[Perintah Latihan]
• a. Berdasarkan petikan tentang serangan siber di Indonesia, di posisi ke berapa Indonesia berada pada 2018 di antara negara yang paling banyak mendapat ancaman siber untuk kawasan Asia Pasifik dan Jepang?
• b. Teruskan petikan tentang serangan siber di Indonesia, dimulai setelah kalimat terakhir yang ditampilkan.

====== Petikan Pilihan ======

TRIBUNNEWS.COM, JAKARTA – Tingginya jumlah pengguna internet di Indonesia tak ayal membuat serangan siber atau cyber attack jugatak bisa dihindari.
Data Asosiasi Penyelenggara Jasa Internet Indonesia (APJII) menyebutkan, tahhun 2018 jumlah pengguna internet di Indonesia mencapai angka 143,26 juta jiwa. Ini setara dengan 54,7 persen populasi Indonesia.
Berbanding lurus dengan data itu, laporan Symantec berjudul Internet Security Threat Report Volume 24 yang dirilis pada Februari 2019 lalumenyebutkan bahwa pada 2018 sebanyak 2,23% serangan siber di ranah global terjadi di Indonesia.
Angka ini terbilang tinggi hingga menempatkan Indonesia pada posisi kelima sebagai negara yang paling banyak mendapatkan ancaman siber pada 2018 untuk kawasan Asia Pasifik dan Jepang.

====== Data yang Diberikan ======

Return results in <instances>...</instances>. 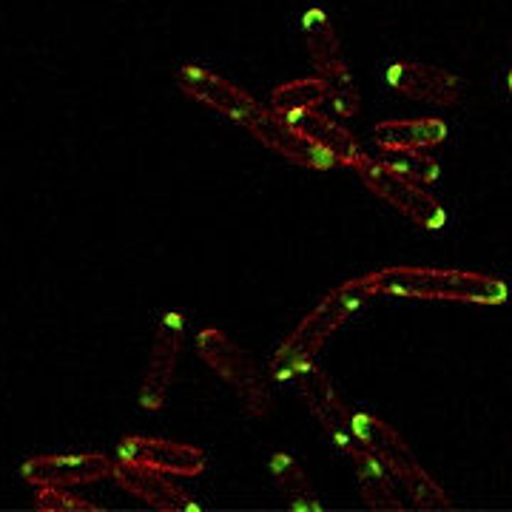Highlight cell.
<instances>
[{"label":"cell","instance_id":"6da1fadb","mask_svg":"<svg viewBox=\"0 0 512 512\" xmlns=\"http://www.w3.org/2000/svg\"><path fill=\"white\" fill-rule=\"evenodd\" d=\"M373 296H376V282L370 274L356 276L350 282H342L339 288H333L276 348L268 365V376H274L276 382H291L293 373L299 367L311 365L316 353L328 345L330 336L362 311Z\"/></svg>","mask_w":512,"mask_h":512},{"label":"cell","instance_id":"7a4b0ae2","mask_svg":"<svg viewBox=\"0 0 512 512\" xmlns=\"http://www.w3.org/2000/svg\"><path fill=\"white\" fill-rule=\"evenodd\" d=\"M376 293L402 299H436V302H464V305H504L510 299V285L493 274L453 271V268H421V265H393L376 271Z\"/></svg>","mask_w":512,"mask_h":512},{"label":"cell","instance_id":"3957f363","mask_svg":"<svg viewBox=\"0 0 512 512\" xmlns=\"http://www.w3.org/2000/svg\"><path fill=\"white\" fill-rule=\"evenodd\" d=\"M353 427H356V436L362 441V447L382 464L390 476L396 478V484L402 487L413 507H419V510H447V507H453V501L441 490L439 481L421 467V461L413 456L407 441L387 421H382L370 410L356 407Z\"/></svg>","mask_w":512,"mask_h":512},{"label":"cell","instance_id":"277c9868","mask_svg":"<svg viewBox=\"0 0 512 512\" xmlns=\"http://www.w3.org/2000/svg\"><path fill=\"white\" fill-rule=\"evenodd\" d=\"M197 353L205 365L211 367L217 376H222V382L234 387L242 407L254 419H262L271 413L274 396H271V387L265 382L262 370L228 333L217 328H202L197 333Z\"/></svg>","mask_w":512,"mask_h":512},{"label":"cell","instance_id":"5b68a950","mask_svg":"<svg viewBox=\"0 0 512 512\" xmlns=\"http://www.w3.org/2000/svg\"><path fill=\"white\" fill-rule=\"evenodd\" d=\"M291 384L296 387V393L305 402V407L311 410L313 419L319 421V427L328 433V439L345 456L356 458L365 453L362 441L356 436V427H353L356 407L345 402V396L339 393V387L333 384V379L322 367L316 365V362L299 367L291 376Z\"/></svg>","mask_w":512,"mask_h":512},{"label":"cell","instance_id":"8992f818","mask_svg":"<svg viewBox=\"0 0 512 512\" xmlns=\"http://www.w3.org/2000/svg\"><path fill=\"white\" fill-rule=\"evenodd\" d=\"M359 180L384 202H390L399 214H404L410 222H416L427 231H441L447 225V211L419 180L407 177L402 171L384 165L379 157L365 154L359 163L353 165Z\"/></svg>","mask_w":512,"mask_h":512},{"label":"cell","instance_id":"52a82bcc","mask_svg":"<svg viewBox=\"0 0 512 512\" xmlns=\"http://www.w3.org/2000/svg\"><path fill=\"white\" fill-rule=\"evenodd\" d=\"M185 342V316L180 311H165L163 319L157 322L151 348H148L146 367H143V379H140V390H137V404L157 413L163 410L174 384V373H177V362L183 353Z\"/></svg>","mask_w":512,"mask_h":512},{"label":"cell","instance_id":"ba28073f","mask_svg":"<svg viewBox=\"0 0 512 512\" xmlns=\"http://www.w3.org/2000/svg\"><path fill=\"white\" fill-rule=\"evenodd\" d=\"M174 83L191 100H197L205 109L217 111L222 117L234 120L239 126H245L256 111L262 109L251 94L242 92L239 86H234L231 80H225L222 74L211 72L205 66H197V63L183 66L177 72V77H174Z\"/></svg>","mask_w":512,"mask_h":512},{"label":"cell","instance_id":"9c48e42d","mask_svg":"<svg viewBox=\"0 0 512 512\" xmlns=\"http://www.w3.org/2000/svg\"><path fill=\"white\" fill-rule=\"evenodd\" d=\"M245 128L254 134L262 146H268L271 151H276L279 157L302 165V168H313V171L342 168V163H339L336 157H330L328 151L313 146L311 140H308L302 131H296V128L285 120V114H279V111L259 109L254 117L245 123Z\"/></svg>","mask_w":512,"mask_h":512},{"label":"cell","instance_id":"30bf717a","mask_svg":"<svg viewBox=\"0 0 512 512\" xmlns=\"http://www.w3.org/2000/svg\"><path fill=\"white\" fill-rule=\"evenodd\" d=\"M117 458L157 470L165 476H200L208 467L205 450L183 441L154 439V436H126L117 447Z\"/></svg>","mask_w":512,"mask_h":512},{"label":"cell","instance_id":"8fae6325","mask_svg":"<svg viewBox=\"0 0 512 512\" xmlns=\"http://www.w3.org/2000/svg\"><path fill=\"white\" fill-rule=\"evenodd\" d=\"M384 80L393 92L419 100V103H430V106H456L464 94V83L456 74L433 63H421V60L393 63L384 72Z\"/></svg>","mask_w":512,"mask_h":512},{"label":"cell","instance_id":"7c38bea8","mask_svg":"<svg viewBox=\"0 0 512 512\" xmlns=\"http://www.w3.org/2000/svg\"><path fill=\"white\" fill-rule=\"evenodd\" d=\"M23 478L32 487H80L114 473V461L103 453H63V456H35L23 461Z\"/></svg>","mask_w":512,"mask_h":512},{"label":"cell","instance_id":"4fadbf2b","mask_svg":"<svg viewBox=\"0 0 512 512\" xmlns=\"http://www.w3.org/2000/svg\"><path fill=\"white\" fill-rule=\"evenodd\" d=\"M111 478H114L123 490H128L131 495H137V498H143L148 507H154V510H197V501L185 493L183 487H177V484L171 481V476L157 473V470H148V467H140V464H131V461L117 458V461H114V473H111Z\"/></svg>","mask_w":512,"mask_h":512},{"label":"cell","instance_id":"5bb4252c","mask_svg":"<svg viewBox=\"0 0 512 512\" xmlns=\"http://www.w3.org/2000/svg\"><path fill=\"white\" fill-rule=\"evenodd\" d=\"M285 120H288L296 131H302L313 146H319L322 151H328L330 157H336V160L342 163V168H353V165L359 163L367 154L348 128L333 123L328 114H322V111H291V114H285Z\"/></svg>","mask_w":512,"mask_h":512},{"label":"cell","instance_id":"9a60e30c","mask_svg":"<svg viewBox=\"0 0 512 512\" xmlns=\"http://www.w3.org/2000/svg\"><path fill=\"white\" fill-rule=\"evenodd\" d=\"M447 140V123L439 117L384 120L373 128V146L384 151H430Z\"/></svg>","mask_w":512,"mask_h":512},{"label":"cell","instance_id":"2e32d148","mask_svg":"<svg viewBox=\"0 0 512 512\" xmlns=\"http://www.w3.org/2000/svg\"><path fill=\"white\" fill-rule=\"evenodd\" d=\"M302 37H305V46H308V55H311L316 72L322 74L336 69V66H345L336 26L322 6H311L302 15Z\"/></svg>","mask_w":512,"mask_h":512},{"label":"cell","instance_id":"e0dca14e","mask_svg":"<svg viewBox=\"0 0 512 512\" xmlns=\"http://www.w3.org/2000/svg\"><path fill=\"white\" fill-rule=\"evenodd\" d=\"M268 473H271V481H274V487L285 498L288 507H293V510H319L322 507L311 478L296 456L285 453V450L274 453L268 461Z\"/></svg>","mask_w":512,"mask_h":512},{"label":"cell","instance_id":"ac0fdd59","mask_svg":"<svg viewBox=\"0 0 512 512\" xmlns=\"http://www.w3.org/2000/svg\"><path fill=\"white\" fill-rule=\"evenodd\" d=\"M353 473H356L359 490H362L370 507H376V510H402L404 501L399 495L396 478L390 476L367 450L362 456L353 458Z\"/></svg>","mask_w":512,"mask_h":512},{"label":"cell","instance_id":"d6986e66","mask_svg":"<svg viewBox=\"0 0 512 512\" xmlns=\"http://www.w3.org/2000/svg\"><path fill=\"white\" fill-rule=\"evenodd\" d=\"M328 100V83L322 77H302V80L276 86L271 92V109L279 114H291V111L319 109Z\"/></svg>","mask_w":512,"mask_h":512},{"label":"cell","instance_id":"ffe728a7","mask_svg":"<svg viewBox=\"0 0 512 512\" xmlns=\"http://www.w3.org/2000/svg\"><path fill=\"white\" fill-rule=\"evenodd\" d=\"M379 160L419 183H436L441 174V165L427 151H384L379 148Z\"/></svg>","mask_w":512,"mask_h":512},{"label":"cell","instance_id":"44dd1931","mask_svg":"<svg viewBox=\"0 0 512 512\" xmlns=\"http://www.w3.org/2000/svg\"><path fill=\"white\" fill-rule=\"evenodd\" d=\"M325 83H328V97L333 103V109L339 111L342 117H356L359 114V89L353 83V74H350L348 63L345 66H336L330 72L319 74Z\"/></svg>","mask_w":512,"mask_h":512},{"label":"cell","instance_id":"7402d4cb","mask_svg":"<svg viewBox=\"0 0 512 512\" xmlns=\"http://www.w3.org/2000/svg\"><path fill=\"white\" fill-rule=\"evenodd\" d=\"M35 507L46 512H69V510H97L94 501H86L74 495L69 487H35Z\"/></svg>","mask_w":512,"mask_h":512},{"label":"cell","instance_id":"603a6c76","mask_svg":"<svg viewBox=\"0 0 512 512\" xmlns=\"http://www.w3.org/2000/svg\"><path fill=\"white\" fill-rule=\"evenodd\" d=\"M507 86H510V94H512V72L507 74Z\"/></svg>","mask_w":512,"mask_h":512}]
</instances>
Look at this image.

======

[Jawaban]
• a. Indonesia berada di posisi kelima.

• b.
Memang, serangan siber tidak bisa dielakkan. Namun, para pengguna internet, terlebih skala besar, seperti perusahaan dan instansi, harus jeli dan dapat memproteksi diri.
Jika lengah sedikit saja, data-data penting yang merupakan aset perusahaan akan rusak bahkan hilang.
Refany Iskandar, Managing Director PT Optima Solusindo Informatika, sebuah perusahaan distribusi software yang telah berpengalaman hampir 30 tahun, menjelaskan, secara umum ada tiga tahap untuk melindungi data dan perangkat dari serangan siber.
Tahap pertama adalah memproteksi di garis terdepan.
Manajemen akses data harus dibuat seaman mungkin.
Pastikan hanya user terverifikasi yang bisa mengaksesnya. Banyak kasus terjadi dengan membobol sistem login terhadap data.
Langkah kedua adalah melindungi data di mana pun penyimpanannya, baik cloud maupun on premise.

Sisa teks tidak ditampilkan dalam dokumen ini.